[Records from a data collection]
[Start]

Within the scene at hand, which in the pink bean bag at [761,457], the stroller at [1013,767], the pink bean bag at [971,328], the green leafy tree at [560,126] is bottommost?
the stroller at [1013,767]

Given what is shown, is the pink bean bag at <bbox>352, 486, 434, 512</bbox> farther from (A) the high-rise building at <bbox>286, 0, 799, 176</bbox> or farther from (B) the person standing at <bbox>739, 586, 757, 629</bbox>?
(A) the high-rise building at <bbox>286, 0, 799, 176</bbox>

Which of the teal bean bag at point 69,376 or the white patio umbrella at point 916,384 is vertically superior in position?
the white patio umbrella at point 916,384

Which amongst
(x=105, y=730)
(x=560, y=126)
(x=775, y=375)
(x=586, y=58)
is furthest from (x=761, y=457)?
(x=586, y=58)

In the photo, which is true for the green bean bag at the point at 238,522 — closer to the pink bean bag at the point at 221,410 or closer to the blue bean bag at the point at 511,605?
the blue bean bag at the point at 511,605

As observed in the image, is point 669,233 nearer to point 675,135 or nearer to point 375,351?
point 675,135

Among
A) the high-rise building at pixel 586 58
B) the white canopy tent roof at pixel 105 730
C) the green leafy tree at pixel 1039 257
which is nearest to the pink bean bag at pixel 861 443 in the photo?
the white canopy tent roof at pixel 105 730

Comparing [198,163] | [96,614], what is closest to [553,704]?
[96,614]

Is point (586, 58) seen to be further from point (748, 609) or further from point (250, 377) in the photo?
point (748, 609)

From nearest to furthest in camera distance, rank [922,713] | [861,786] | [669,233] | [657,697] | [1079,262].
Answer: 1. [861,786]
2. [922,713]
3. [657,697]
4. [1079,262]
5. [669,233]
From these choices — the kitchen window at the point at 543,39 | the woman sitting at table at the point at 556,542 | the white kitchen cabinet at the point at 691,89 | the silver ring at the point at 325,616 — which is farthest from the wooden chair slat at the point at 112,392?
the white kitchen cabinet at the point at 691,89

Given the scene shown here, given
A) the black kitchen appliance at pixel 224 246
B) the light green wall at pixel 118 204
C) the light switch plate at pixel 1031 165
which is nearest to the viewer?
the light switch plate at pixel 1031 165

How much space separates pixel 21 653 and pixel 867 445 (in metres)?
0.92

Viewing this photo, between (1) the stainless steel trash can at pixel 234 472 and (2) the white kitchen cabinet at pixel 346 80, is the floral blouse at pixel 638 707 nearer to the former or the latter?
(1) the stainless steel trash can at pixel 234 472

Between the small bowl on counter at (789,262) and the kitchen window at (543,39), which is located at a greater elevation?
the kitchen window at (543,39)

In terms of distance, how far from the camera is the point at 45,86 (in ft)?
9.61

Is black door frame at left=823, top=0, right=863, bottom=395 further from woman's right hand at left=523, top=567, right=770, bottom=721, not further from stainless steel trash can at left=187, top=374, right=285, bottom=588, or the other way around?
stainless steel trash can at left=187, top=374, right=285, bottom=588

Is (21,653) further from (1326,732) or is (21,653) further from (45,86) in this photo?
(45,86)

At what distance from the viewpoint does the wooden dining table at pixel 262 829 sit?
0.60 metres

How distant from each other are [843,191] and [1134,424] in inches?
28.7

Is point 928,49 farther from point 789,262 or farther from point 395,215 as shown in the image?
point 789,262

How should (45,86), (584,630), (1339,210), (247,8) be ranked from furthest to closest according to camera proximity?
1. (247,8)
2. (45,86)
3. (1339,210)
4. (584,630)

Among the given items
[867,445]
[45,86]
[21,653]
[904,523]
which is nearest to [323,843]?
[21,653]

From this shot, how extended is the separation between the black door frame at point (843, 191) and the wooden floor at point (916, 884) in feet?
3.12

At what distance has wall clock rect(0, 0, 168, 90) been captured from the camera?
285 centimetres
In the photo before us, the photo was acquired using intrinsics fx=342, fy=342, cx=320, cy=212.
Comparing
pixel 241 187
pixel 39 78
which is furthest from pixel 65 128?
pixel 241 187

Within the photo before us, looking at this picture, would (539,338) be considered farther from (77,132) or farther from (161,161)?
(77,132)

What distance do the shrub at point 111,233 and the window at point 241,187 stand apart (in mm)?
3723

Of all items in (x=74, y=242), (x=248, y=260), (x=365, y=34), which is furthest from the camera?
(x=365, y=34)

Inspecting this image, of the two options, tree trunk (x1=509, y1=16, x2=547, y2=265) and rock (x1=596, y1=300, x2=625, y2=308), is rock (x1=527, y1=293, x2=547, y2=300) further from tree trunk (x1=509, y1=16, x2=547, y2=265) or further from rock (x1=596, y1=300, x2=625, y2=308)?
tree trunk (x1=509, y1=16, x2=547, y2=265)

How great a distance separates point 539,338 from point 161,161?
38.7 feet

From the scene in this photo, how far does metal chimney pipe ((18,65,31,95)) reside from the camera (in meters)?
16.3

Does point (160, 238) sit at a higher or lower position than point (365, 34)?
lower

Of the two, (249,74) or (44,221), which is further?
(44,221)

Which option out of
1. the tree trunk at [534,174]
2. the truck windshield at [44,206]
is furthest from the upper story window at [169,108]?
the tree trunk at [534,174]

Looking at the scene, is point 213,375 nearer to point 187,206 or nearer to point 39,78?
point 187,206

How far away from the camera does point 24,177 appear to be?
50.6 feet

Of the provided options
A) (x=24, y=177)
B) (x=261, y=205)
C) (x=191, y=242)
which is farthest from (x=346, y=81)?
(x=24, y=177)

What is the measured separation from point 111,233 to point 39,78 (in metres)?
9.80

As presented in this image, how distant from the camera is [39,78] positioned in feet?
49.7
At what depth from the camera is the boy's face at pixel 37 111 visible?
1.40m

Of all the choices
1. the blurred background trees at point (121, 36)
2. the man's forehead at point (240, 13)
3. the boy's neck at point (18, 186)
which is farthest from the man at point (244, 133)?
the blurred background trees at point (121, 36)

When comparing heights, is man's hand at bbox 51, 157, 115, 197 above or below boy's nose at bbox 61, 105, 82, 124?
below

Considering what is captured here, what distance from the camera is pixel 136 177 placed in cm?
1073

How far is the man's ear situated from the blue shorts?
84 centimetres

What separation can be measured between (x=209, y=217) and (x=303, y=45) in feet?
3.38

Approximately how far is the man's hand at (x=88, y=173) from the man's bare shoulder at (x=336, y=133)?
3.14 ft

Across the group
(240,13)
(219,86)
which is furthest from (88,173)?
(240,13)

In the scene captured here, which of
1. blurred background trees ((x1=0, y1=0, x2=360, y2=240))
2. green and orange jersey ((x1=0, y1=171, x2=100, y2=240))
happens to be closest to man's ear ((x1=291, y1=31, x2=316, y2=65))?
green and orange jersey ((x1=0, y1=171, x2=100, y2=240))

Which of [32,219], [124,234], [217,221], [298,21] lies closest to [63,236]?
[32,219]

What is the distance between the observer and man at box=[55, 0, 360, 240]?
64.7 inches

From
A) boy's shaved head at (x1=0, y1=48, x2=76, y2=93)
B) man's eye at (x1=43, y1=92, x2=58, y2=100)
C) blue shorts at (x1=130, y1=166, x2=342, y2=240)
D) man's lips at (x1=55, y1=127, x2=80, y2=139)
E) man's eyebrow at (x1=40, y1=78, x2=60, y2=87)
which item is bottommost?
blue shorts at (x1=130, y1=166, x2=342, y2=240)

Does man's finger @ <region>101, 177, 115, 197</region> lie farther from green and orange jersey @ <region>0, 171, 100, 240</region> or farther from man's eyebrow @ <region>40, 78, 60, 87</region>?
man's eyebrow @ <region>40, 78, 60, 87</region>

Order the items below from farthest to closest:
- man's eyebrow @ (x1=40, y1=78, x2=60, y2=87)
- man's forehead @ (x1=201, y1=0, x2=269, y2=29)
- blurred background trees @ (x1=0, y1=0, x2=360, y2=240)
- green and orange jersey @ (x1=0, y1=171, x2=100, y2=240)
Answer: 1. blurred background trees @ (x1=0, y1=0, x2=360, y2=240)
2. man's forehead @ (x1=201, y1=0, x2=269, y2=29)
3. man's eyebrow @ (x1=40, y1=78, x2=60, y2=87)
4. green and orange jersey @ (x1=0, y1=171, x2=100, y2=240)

[End]

### Written problem
Print the rows starting at the line containing "Is point 928,49" and ending at the line containing "4. (584,630)", both included, without any change.

### Task solution
Is point 928,49 farther from point 789,262 or farther from point 395,215 as shown in the image?
point 789,262

How should (45,86), (584,630), (1339,210), (247,8) be ranked from furthest to closest according to camera proximity?
1. (247,8)
2. (45,86)
3. (1339,210)
4. (584,630)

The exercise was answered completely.